## Data entries

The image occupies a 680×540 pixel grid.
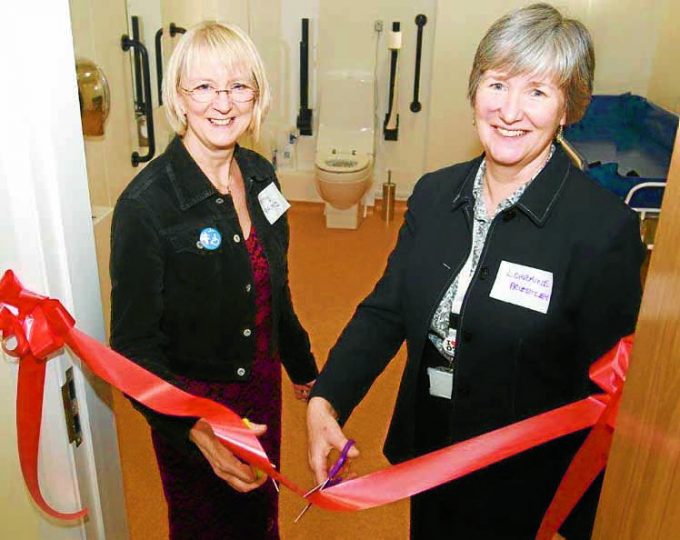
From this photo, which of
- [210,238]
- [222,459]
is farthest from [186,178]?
[222,459]

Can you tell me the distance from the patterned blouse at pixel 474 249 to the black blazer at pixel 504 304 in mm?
16

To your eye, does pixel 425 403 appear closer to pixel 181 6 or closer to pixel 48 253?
pixel 48 253

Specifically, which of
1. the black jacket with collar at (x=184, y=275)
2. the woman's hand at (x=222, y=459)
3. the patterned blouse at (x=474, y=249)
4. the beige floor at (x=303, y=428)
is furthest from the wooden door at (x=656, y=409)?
the beige floor at (x=303, y=428)

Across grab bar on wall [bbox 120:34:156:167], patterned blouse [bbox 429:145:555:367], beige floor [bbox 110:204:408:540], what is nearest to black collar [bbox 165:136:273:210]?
patterned blouse [bbox 429:145:555:367]

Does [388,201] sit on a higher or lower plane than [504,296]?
lower

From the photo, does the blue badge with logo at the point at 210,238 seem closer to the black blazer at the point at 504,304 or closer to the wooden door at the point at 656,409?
the black blazer at the point at 504,304

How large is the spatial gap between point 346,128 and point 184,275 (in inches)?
159

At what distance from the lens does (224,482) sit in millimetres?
1716

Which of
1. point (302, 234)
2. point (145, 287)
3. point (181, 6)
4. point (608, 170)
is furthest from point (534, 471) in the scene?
point (302, 234)

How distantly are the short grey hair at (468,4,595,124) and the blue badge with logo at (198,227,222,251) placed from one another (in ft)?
2.26

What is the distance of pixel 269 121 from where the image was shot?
5312mm

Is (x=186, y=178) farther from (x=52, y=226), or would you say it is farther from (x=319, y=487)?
(x=319, y=487)

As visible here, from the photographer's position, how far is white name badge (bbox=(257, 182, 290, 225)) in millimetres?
1710

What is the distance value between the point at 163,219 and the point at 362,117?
406 cm
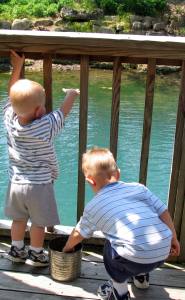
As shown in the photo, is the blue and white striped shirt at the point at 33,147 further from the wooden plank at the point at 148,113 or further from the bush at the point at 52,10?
the bush at the point at 52,10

## Exercise directions
Reproduce the listing above with every instance of "wooden door" replaced by "oak door", changing nothing else, and leave the pictures out.

## Full solution
The image occupies a 680×540 pixel grid.
From this photo, which of
- [210,238]
- [222,459]
is farthest from [186,178]?
[222,459]

Can you tell me the distance from the patterned blouse at pixel 474 249 to the black blazer at pixel 504 304 in mm?
16

To your eye, does pixel 425 403 appear closer to pixel 181 6 or closer to pixel 48 253?
pixel 48 253

Specifically, which of
1. the black jacket with collar at (x=184, y=275)
2. the woman's hand at (x=222, y=459)
3. the patterned blouse at (x=474, y=249)
4. the beige floor at (x=303, y=428)
is furthest from the oak door at (x=656, y=409)?
the beige floor at (x=303, y=428)

Across grab bar on wall [bbox 120:34:156:167], patterned blouse [bbox 429:145:555:367], beige floor [bbox 110:204:408:540], what is nearest to black collar [bbox 165:136:273:210]?
patterned blouse [bbox 429:145:555:367]

Does [388,201] sit on a higher or lower plane than [504,296]?
lower

From the photo, does the blue badge with logo at the point at 210,238 seem closer to the black blazer at the point at 504,304 or closer to the oak door at the point at 656,409?
the black blazer at the point at 504,304

How large is the spatial gap between point 346,128 and point 184,275 (in inches)?
159

At what distance from the lens does (224,482) sit in millimetres?
1716

Which of
1. point (302, 234)
2. point (145, 287)
3. point (181, 6)
4. point (608, 170)
is furthest from point (534, 471) in the scene?
point (302, 234)

How distantly are the short grey hair at (468,4,595,124) and the blue badge with logo at (198,227,222,251) placed from one another (in ft)?
2.26

What is the distance of pixel 269 121 from where the image was shot?
5312mm

Is (x=186, y=178) farther from (x=52, y=226), or would you say it is farther from (x=319, y=487)?
(x=319, y=487)

As visible here, from the photographer's position, how far is white name badge (bbox=(257, 182, 290, 225)) in millimetres?
1710

What is the distance value between the point at 163,219 and the point at 362,117?
406 cm
As shown in the photo, is the blue and white striped shirt at the point at 33,147 further from the wooden plank at the point at 148,113 or further from the bush at the point at 52,10?
the bush at the point at 52,10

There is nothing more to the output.